Infine Claudio Velardi, ex-Lothar dalemiano, uomo intelligentissimo, di molte relazioni che nel momento più difficile per Bassolino scende da Roma a Napoli per fargli da assessore. Anche lui si chiama fuori dalla sinistra organizzata e lavora per una lista bipartisan alle prossime elezioni comunali di Napoli. Ci sarebbero poi i cantautori, da Francesco De Gregori a Jovanotti a Dalla, e altri ancora, che fanno outing e, pur non rinunciando alle proprie idee, sciolgono gli antichi legami. Ci sono, infine, le tante lettere di militanti angosciati e senza speranza che arrivano ai giornali di sinistra.
Lo stato maggiore del Pd assiste attonito a queste fughe individuali che stanno diventando una fiumana. Nessuno parla, tutti sperano che l’esodo finisca ma la diaspora continuerà.

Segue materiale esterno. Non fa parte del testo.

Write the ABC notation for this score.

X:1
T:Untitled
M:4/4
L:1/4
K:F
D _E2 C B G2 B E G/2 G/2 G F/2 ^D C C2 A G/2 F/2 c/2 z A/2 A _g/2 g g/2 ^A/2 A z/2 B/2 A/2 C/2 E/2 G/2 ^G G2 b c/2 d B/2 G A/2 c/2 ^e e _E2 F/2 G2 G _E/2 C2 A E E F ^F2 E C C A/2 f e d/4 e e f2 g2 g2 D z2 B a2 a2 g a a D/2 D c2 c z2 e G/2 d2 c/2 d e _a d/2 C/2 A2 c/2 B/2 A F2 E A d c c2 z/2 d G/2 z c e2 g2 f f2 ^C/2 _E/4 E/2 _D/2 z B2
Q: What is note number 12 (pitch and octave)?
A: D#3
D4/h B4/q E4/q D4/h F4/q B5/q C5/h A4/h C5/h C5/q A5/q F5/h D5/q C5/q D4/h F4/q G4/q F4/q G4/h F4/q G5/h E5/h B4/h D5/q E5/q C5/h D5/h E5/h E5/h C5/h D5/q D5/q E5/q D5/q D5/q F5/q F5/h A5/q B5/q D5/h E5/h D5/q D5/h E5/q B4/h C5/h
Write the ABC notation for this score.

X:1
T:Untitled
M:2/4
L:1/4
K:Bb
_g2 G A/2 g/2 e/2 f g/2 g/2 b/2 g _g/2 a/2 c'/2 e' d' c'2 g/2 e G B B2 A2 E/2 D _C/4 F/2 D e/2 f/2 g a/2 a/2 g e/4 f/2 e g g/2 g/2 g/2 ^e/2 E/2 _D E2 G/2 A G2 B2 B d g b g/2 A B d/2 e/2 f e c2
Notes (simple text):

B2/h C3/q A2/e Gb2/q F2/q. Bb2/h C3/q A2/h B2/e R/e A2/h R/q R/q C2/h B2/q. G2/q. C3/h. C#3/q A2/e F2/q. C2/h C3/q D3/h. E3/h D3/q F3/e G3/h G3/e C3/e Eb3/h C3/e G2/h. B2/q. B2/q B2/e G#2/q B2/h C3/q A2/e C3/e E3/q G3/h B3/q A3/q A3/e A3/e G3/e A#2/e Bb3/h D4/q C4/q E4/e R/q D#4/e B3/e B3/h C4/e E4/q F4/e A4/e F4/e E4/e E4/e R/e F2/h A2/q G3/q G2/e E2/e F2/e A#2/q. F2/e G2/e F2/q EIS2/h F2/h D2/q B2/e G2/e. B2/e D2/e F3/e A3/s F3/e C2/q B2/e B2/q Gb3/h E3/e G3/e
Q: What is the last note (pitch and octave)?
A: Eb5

Gli apolidi di sinistra stanno diventando il fenomeno più rilevante di questa stagione della sinistra. Dall’impegno al disimpegno, dalla militanza all’auto-isolamento. Vanno via in silenzio o sbattendo la porta, non chiedono ospitalità all’altra parte anche se non accettano più la demonizzazione di Berlusconi e le manette di Di Pietro. È gente comune e gente eccellente, sono stati rivoluzionari o riformisti. Ora sono più niente, ovvero sono di sinistra ma di una sinistra fatta in casa, celebrata entro le quattro mura. Hanno ritirato la delega, non si fidano, non sopportano più le vecchie facce e la loro fuoriuscita viene accolta dal silenzio sgomento di chi è incapace di reagire di fronte a ragioni che non possono essere contrastate.
L’apolide di sinistra rivela il fallimento della sinistra attuale. La caduta degli dei. In fondo è la dichiarazione di fallimento di chi cantava che «la storia siamo noi» e scopre che la storia è diventata cronaca di duelli personali, di tragedie giudiziarie, di contrappasso rispetto alle prediche moralistiche di Enrico Berlinguer. Per anni l’apolide ha vissuto accanto a noi, dentro di noi, ma veniva esorcizzato dal pericolo del regime del «demonio» berlusconiano. Erano dalla parte della ragione, ovvero, come recitava orgogliosamente il Manifesto, dalla parte del torto snobistico. Ora scoprono di essere soli e di essere un esercito di persone sole. È gente che sceglie di appartarsi per poter continuare a credere alla politica che diventa un rito pagano da consumarsi davanti ad altari familiari privi di vita comunitaria.

Li ho chiamati apolidi di sinistra, ma sono un nuovo popolo di «camminanti» che sa dov’era, ma non so dove andrà.